| Work task |
Your answer should hold exactly the lines below from the line with "couple living room" through the line with "Umývanie výloh, odstraňovanie fólií a polepov", both included, and no pictures at all.

| Excerpted data |
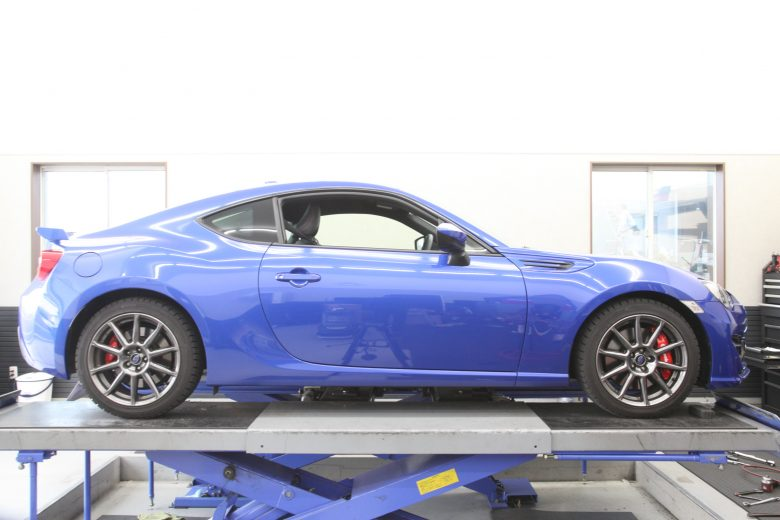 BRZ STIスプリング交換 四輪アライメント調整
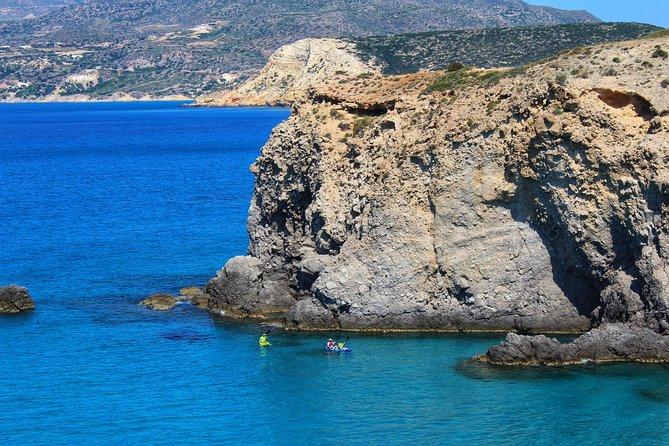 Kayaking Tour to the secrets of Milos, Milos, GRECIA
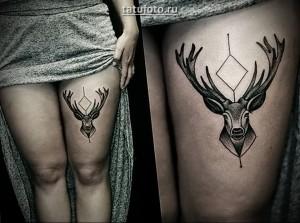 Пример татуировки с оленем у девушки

---

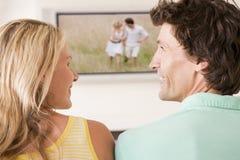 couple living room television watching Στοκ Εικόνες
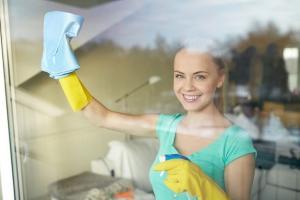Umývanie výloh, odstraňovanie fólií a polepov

| Task solution |
 couple living room television watching Στοκ Εικόνες
Umývanie výloh, odstraňovanie fólií a polepov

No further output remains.